In »Jenseits des Spiegels« zieht Julia mit Mann und Sohn auf den abgelegenen Hof ihrer verstorbenen Schwester Jette, die nach dem vermeintlichen Suizid offenbar noch immer durchs verwunschene Anwesen spukt - oder tut sie es nur im Kopf der schönen Neubewohnerin? Anders als bei »Tian« gelingt es dem Hannoveraner Regisseur Nils Loofs nach dem Drehbuch von Ingo Lechner und Jens Pantring, die rätselhafte Atmosphäre (fast) frei von Effekthascherei aufzuladen.

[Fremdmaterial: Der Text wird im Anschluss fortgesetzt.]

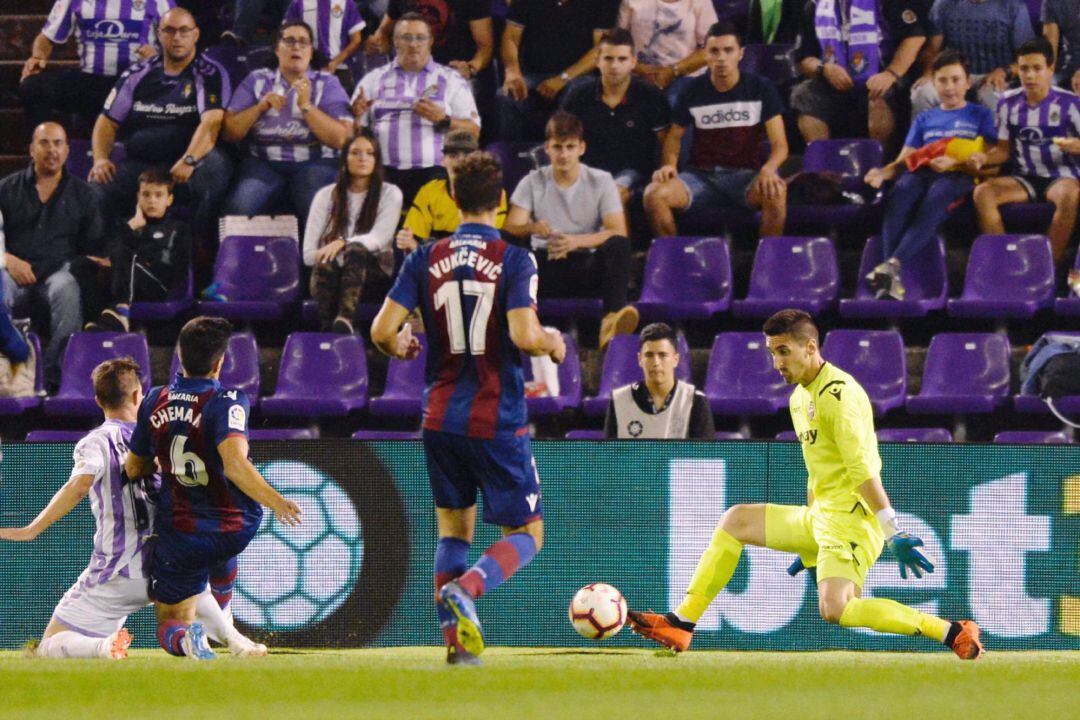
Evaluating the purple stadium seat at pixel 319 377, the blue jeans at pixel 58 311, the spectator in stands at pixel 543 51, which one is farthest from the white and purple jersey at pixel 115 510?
the spectator in stands at pixel 543 51

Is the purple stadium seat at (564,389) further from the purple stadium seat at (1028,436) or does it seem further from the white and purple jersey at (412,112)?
the purple stadium seat at (1028,436)

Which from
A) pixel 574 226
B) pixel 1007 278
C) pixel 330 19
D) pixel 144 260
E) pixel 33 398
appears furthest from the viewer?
pixel 330 19

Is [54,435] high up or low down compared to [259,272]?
down

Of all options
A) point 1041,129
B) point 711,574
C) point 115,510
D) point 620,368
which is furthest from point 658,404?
point 1041,129

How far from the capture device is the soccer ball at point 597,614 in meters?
7.90

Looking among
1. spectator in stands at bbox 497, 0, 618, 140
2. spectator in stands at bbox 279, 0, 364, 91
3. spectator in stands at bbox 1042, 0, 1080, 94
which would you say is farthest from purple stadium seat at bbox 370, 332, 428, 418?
spectator in stands at bbox 1042, 0, 1080, 94

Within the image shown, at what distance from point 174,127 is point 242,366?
2.35m

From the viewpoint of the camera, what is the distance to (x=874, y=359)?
450 inches

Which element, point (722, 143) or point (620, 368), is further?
point (722, 143)

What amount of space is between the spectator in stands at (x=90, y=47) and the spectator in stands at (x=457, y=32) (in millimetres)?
1846

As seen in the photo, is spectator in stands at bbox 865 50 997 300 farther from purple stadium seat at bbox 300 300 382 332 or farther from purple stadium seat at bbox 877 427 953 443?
purple stadium seat at bbox 300 300 382 332

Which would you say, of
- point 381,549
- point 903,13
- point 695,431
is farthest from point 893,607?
point 903,13

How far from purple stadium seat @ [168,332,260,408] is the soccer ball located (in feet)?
14.6

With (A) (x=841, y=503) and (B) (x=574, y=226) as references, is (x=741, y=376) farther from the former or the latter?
(A) (x=841, y=503)
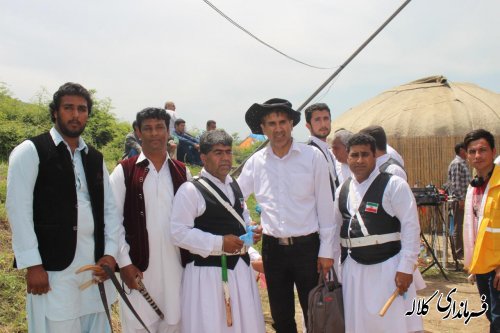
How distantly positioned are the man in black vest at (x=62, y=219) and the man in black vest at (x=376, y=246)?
170 centimetres

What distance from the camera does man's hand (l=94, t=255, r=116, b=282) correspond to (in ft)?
9.69

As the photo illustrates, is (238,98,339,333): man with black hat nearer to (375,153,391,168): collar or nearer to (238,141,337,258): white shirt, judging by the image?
(238,141,337,258): white shirt

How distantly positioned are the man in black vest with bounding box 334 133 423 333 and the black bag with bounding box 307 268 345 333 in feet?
0.41

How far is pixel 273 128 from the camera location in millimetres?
3654

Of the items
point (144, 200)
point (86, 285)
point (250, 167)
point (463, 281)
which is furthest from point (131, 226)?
point (463, 281)

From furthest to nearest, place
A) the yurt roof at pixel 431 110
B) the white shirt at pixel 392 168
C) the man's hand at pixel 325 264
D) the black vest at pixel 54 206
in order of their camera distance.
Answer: the yurt roof at pixel 431 110 < the white shirt at pixel 392 168 < the man's hand at pixel 325 264 < the black vest at pixel 54 206

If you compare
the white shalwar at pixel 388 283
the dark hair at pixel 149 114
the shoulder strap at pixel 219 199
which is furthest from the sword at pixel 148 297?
the white shalwar at pixel 388 283

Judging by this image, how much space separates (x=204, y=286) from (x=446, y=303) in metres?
4.34

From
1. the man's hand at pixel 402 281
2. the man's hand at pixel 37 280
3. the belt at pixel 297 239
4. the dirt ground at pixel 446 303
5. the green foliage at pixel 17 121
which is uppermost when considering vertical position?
the green foliage at pixel 17 121

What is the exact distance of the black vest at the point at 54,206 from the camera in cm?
279

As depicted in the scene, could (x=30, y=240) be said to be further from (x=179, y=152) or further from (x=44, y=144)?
(x=179, y=152)

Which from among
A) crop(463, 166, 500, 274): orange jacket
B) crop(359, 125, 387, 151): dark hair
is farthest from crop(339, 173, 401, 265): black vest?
crop(359, 125, 387, 151): dark hair

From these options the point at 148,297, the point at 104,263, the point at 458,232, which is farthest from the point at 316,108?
the point at 458,232

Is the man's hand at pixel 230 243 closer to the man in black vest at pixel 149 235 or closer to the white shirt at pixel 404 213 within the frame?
the man in black vest at pixel 149 235
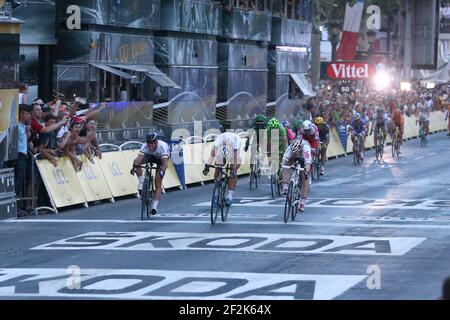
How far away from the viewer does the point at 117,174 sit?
2580 cm

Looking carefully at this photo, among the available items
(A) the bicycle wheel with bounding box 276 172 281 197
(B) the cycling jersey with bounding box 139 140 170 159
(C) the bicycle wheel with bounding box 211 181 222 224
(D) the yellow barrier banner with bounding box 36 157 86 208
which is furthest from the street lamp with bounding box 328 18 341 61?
(C) the bicycle wheel with bounding box 211 181 222 224

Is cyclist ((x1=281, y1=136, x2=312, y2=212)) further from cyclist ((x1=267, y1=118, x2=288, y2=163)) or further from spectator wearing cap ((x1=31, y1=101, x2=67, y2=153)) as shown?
cyclist ((x1=267, y1=118, x2=288, y2=163))

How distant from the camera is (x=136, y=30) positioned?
36469 mm

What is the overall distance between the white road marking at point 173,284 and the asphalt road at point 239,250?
11 mm

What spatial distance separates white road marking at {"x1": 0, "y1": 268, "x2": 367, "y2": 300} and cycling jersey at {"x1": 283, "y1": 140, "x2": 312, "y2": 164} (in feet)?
23.2

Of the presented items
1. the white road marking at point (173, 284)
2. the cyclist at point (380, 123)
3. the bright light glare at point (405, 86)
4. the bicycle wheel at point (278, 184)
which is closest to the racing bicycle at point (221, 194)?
the bicycle wheel at point (278, 184)

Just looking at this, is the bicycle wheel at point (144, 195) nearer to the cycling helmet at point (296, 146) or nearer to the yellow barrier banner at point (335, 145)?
the cycling helmet at point (296, 146)

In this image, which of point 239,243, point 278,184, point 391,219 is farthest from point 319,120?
point 239,243

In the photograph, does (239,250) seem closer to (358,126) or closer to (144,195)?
(144,195)

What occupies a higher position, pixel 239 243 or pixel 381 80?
pixel 381 80

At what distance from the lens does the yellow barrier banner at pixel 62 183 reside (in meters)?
22.8

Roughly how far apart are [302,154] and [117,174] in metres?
5.19

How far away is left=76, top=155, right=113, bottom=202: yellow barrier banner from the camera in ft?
79.4

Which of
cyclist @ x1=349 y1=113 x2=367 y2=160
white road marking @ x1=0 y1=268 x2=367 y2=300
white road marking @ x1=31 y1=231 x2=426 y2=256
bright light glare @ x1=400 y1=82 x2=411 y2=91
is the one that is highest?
bright light glare @ x1=400 y1=82 x2=411 y2=91
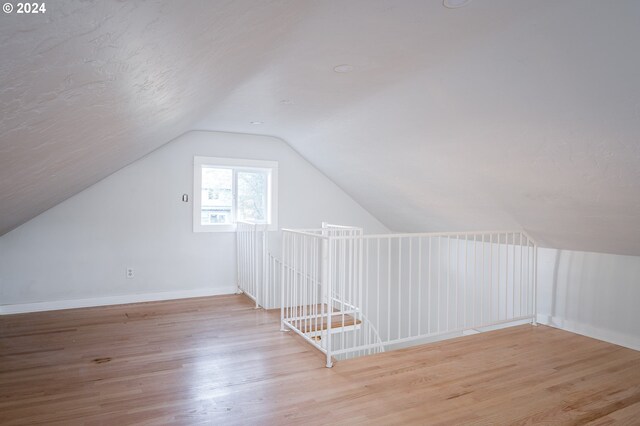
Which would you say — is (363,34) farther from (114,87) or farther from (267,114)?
(267,114)

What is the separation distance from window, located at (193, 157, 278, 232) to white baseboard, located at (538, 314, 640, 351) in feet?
11.9

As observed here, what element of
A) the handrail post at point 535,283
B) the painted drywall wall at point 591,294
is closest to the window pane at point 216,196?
the handrail post at point 535,283

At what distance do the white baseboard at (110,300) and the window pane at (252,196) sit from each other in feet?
3.41

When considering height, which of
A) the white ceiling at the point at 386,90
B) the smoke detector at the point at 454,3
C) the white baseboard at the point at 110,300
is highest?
the smoke detector at the point at 454,3

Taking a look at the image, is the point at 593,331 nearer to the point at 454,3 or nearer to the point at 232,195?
the point at 454,3

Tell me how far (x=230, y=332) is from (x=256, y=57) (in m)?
2.64

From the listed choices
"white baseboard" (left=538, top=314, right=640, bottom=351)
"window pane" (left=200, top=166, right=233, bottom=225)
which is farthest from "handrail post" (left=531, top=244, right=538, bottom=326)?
"window pane" (left=200, top=166, right=233, bottom=225)

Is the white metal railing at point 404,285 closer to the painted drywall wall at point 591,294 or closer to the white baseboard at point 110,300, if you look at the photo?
the painted drywall wall at point 591,294

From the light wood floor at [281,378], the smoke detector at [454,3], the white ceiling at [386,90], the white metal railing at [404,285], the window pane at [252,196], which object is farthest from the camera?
the window pane at [252,196]

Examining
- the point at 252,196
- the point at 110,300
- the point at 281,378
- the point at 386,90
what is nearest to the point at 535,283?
the point at 386,90

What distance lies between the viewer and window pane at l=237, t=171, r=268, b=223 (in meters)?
5.77

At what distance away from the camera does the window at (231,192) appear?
544 cm

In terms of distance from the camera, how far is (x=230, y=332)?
4.02 m

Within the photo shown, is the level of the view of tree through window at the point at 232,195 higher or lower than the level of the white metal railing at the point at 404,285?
higher
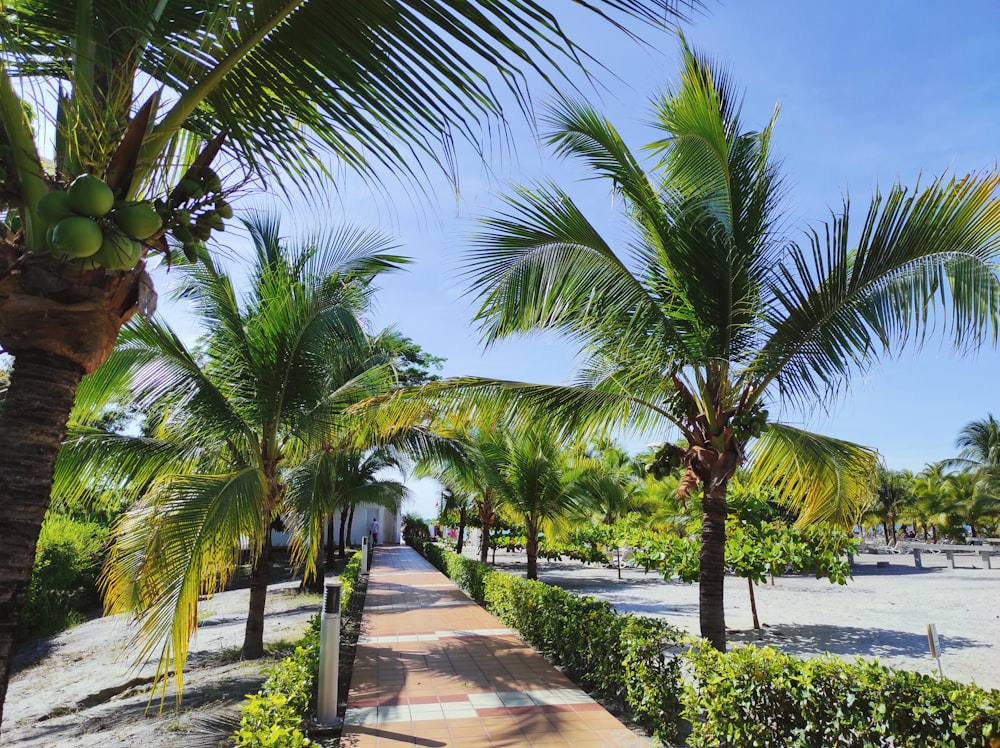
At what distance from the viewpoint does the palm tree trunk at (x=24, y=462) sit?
1.83m

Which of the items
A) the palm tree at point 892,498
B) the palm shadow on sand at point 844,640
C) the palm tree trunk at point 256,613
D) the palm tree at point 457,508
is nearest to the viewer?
the palm tree trunk at point 256,613

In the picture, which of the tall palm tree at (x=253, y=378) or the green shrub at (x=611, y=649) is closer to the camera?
the green shrub at (x=611, y=649)

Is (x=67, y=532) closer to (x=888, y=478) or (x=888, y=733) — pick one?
(x=888, y=733)

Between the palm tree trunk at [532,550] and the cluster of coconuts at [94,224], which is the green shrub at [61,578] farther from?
the cluster of coconuts at [94,224]

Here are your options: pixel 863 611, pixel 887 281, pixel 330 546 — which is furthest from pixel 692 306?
pixel 330 546

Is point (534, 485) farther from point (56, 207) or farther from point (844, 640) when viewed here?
point (56, 207)

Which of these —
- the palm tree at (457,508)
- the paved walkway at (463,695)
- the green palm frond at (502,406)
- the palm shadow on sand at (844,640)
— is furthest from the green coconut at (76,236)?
the palm tree at (457,508)

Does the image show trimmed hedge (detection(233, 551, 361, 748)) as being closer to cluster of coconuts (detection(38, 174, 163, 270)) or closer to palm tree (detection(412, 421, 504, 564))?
cluster of coconuts (detection(38, 174, 163, 270))

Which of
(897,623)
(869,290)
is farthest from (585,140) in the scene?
(897,623)

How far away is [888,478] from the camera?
49.9m

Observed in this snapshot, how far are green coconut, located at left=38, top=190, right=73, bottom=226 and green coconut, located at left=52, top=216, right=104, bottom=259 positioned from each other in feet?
0.14

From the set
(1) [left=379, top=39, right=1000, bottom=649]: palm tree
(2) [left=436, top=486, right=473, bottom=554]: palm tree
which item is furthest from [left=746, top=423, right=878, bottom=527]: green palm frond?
(2) [left=436, top=486, right=473, bottom=554]: palm tree

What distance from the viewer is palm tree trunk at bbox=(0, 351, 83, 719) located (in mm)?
1826

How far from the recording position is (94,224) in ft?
5.33
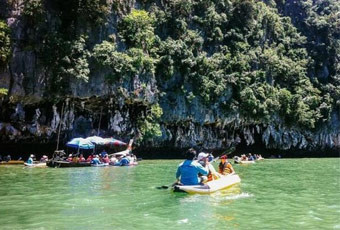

Julia Hartmann und Bernhard Piesk schaffen es zudem als - fürs Provinzleben etwas arg urbanes - Paar, Normalität im Wahnsinn zu bewahren. Ähnliches gilt dann auch für den dritten Film der Reihe namens »Wo kein Schatten fällt«.

Das Debütprojekt des Kreativteams »Das Kind mit der goldene Jacke« um Regisseurin Esther Bialas ist eine Art Coming-of-Age-Story, in der die junge Hanna (Valerie Stoll) erkennt, dass sie eine Art Hexe ist.

Mit Godehard Giese, Rick Okon und Sascha Alexander Geršak bis in die Nebenrollen hinein prominent besetzt, beschränken sich die 95 Minuten allerdings nicht auf die mythologischen Aspekte moderner Magie, sondern verknüpfen sie - manchmal etwas bemüht popmodern, aber gehaltvoll - mit Themen wie der Unterdrückung weiblicher Emanzipation, die mit der Hexenverfolgung ja keinesfalls ihr Ende nahm. Eine gute Reihe, starkes Ende, Fortsetzung erwünscht.

25. Oktober bis 15. November, immer donnerstags im NDR.